* begin Extract *

I grew up with boys older than me and they never seemed to be more mature..man children. I went through relationships with girls and women alike, both more mature in general but still not what I was looking for. Girls were always too needy and women were always too caddy. I didnt find love there but I sure dove down the rabbit hole of passion. I went back and forth between male and female relationships in my age group for a long time and didnt get anywhere past meaningless sex.
I started to feel lost in my age, my experiences, and my lack of. It wasnt until I felt condemned to loneliness did I start to really consider something alternative and frowned upon. I started seeing older people. Now I'm not talking 65 year olds, no graverobbing for me, but older can also mean 25 if you are a 15yr old, so it's all relative. And that's the thought that captured my imagination. The fact that age is relative, a through the looking glass kind of lifestyle.
I started fast, I went to my local dive bar, had a few drinks, and played darts until some hot milf stumbled my way and called me cute. I'd usually go home with her. Eventually my place quickened and I'd snag older women and men, 2 at a time some times, from the bar to go eat eachother in the next door outdoor hotel hottub afterhours. This was thrilling for me, feeling praised just for my innocence and lack of crows feet! That soon faded to shame as I realized how desperate I must have been coming off. Waiting at the bar every night like a lost puppy dog waiting on its master.
I took some time off from the bar scene after that, settled into my job. At this point my job was kind of up in the air as well, I was working at festivals as hired security in my time off to try and get a foot in the production. I shrunk back into my own head with psychedelic experiences and tried not to push my sexual agenda on the world. That was awesome and a great learning experience but it still made me feel lonely. Only after I had let go of sexual expectation entirely did I happen to meet the man I stand with today. I didnt know it then of course.
2 years of festival work and I finally got myself a position on the roof building crew, my boss was firm, build strong,and at times, very aggressive. He really wasnt my type. He was older, 36 to my mere 21, but he seemed light at heart. We worked alongside eachother for 2 days, me subtly building up my interest and the confidence to flirt. I didnt know where my interest had spawned, he didnt even have any tattoos! But alas I couldn't shake my feelings and I wanted to make a move but couldnt. I had done so much selfloating recently that I couldn't find myself attractive and thus could not project sexuality of any sort toward this person I was developing feelings for.
The other 2 gentleman that had been on the crew for years saw a bit of my struggle and out of their own self interests, invited me out to go dancing that night. I of course, pregamed with a half a bottle of tequila and half drunkenly guilt tripped the boss into heading out with us. He did, and I proceeded to very drunkenly at this point, dance all over him in a bikini and a fur coat until 3am.

* end Extract *
* begin Given records *

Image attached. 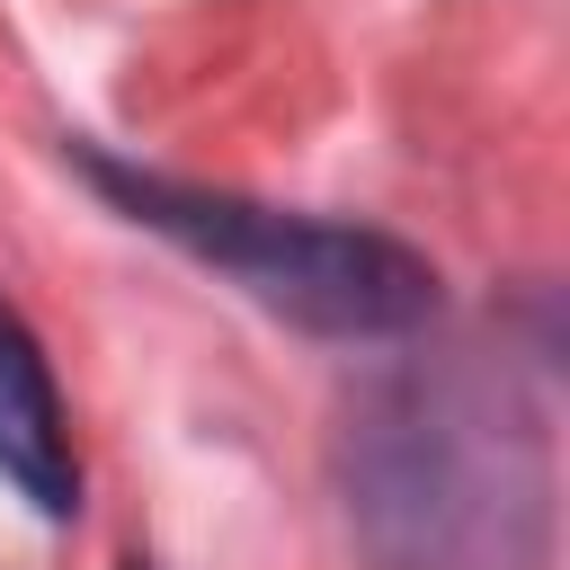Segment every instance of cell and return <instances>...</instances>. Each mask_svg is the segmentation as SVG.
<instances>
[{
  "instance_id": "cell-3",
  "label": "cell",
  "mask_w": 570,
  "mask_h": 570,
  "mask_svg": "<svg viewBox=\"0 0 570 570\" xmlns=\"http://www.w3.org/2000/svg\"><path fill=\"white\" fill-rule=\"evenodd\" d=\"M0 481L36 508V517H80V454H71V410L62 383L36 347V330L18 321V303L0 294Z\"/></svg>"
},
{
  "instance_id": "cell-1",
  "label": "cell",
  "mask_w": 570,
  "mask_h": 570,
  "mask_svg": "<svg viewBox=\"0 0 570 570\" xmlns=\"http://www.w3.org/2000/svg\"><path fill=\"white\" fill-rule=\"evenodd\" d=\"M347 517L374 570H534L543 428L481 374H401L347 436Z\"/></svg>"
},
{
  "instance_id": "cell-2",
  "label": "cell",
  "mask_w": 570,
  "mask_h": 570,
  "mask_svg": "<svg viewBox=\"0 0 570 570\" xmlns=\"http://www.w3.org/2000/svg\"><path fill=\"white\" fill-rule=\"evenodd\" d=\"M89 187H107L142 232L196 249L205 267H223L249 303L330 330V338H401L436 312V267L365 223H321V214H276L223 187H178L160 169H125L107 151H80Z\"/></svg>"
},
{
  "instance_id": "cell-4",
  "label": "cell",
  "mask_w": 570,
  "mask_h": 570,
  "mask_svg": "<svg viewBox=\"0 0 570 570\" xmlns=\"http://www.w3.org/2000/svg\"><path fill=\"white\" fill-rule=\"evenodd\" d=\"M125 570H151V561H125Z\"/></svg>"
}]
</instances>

* end Given records *
* begin Given records *

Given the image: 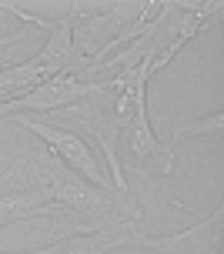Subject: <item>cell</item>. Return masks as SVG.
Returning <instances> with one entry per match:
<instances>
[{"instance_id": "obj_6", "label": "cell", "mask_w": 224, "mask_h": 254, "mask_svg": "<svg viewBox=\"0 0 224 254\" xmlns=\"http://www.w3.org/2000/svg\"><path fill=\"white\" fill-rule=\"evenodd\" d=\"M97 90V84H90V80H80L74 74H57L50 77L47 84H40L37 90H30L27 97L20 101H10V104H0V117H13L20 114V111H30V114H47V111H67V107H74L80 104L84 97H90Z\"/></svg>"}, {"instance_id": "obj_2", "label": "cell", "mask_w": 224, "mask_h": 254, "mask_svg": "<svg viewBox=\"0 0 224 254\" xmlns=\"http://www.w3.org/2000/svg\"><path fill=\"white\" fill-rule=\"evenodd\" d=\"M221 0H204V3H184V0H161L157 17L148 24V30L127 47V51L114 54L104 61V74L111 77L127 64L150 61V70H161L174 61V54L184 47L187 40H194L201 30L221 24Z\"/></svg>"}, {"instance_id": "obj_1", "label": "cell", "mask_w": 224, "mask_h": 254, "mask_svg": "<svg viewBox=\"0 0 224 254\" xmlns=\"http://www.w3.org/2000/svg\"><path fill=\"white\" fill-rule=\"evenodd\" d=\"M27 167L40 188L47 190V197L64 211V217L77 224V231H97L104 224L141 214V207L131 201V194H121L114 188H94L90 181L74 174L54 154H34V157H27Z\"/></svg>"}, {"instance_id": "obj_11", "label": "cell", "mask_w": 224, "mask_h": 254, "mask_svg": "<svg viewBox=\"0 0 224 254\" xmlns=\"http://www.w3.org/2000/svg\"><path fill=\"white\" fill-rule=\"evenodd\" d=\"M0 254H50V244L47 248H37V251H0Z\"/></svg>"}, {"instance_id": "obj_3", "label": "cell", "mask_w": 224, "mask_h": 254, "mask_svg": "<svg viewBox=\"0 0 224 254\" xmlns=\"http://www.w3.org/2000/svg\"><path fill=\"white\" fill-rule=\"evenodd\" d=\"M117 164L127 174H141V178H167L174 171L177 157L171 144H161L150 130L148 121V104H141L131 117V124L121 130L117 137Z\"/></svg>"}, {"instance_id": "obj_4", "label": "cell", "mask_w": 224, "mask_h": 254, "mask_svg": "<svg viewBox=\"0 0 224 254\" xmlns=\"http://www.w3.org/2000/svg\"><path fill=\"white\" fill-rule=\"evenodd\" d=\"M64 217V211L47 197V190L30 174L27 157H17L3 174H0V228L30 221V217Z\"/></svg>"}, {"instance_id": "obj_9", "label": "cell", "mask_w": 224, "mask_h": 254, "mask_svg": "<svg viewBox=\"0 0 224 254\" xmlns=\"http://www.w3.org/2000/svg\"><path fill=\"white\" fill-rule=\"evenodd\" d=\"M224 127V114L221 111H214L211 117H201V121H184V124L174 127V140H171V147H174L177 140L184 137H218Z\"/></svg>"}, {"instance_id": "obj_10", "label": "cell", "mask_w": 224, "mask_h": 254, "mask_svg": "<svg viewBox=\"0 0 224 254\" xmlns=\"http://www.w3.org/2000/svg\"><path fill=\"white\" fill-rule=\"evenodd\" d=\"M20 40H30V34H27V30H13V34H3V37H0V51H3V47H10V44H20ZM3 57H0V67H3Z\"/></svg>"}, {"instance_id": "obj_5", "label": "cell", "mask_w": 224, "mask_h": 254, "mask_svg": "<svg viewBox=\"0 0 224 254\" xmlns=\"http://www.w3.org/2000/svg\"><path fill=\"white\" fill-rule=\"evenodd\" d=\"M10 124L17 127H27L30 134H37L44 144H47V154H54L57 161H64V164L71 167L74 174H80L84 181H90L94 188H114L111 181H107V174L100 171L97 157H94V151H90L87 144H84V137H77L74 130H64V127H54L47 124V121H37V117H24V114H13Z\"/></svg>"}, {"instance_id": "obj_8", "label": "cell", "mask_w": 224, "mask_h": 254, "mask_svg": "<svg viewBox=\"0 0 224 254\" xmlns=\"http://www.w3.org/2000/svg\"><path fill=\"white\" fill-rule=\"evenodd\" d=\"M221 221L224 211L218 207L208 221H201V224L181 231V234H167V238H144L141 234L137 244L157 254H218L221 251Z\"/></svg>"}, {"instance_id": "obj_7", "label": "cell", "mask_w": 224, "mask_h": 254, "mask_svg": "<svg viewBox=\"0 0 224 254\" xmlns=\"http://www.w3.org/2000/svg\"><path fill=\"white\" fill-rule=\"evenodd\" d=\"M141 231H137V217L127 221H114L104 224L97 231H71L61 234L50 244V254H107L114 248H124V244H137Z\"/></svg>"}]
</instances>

* end Given records *

**Aim of the task:**
Check each statement against the personal story above. Answer yes or no for each, and quote the words from the story that decide it.
(a) The boss was 36 when the narrator was 21.
(b) The narrator did three years of festival work before getting a place on the roof building crew.
(c) The boss had a lot of tattoos.

**Task output:**
(a) Yes: "He was older, 36 to my mere 21"
(b) No: "2 years of festival work and I finally got myself a position on the roof building crew"
(c) No: "he didnt even have any tattoos!"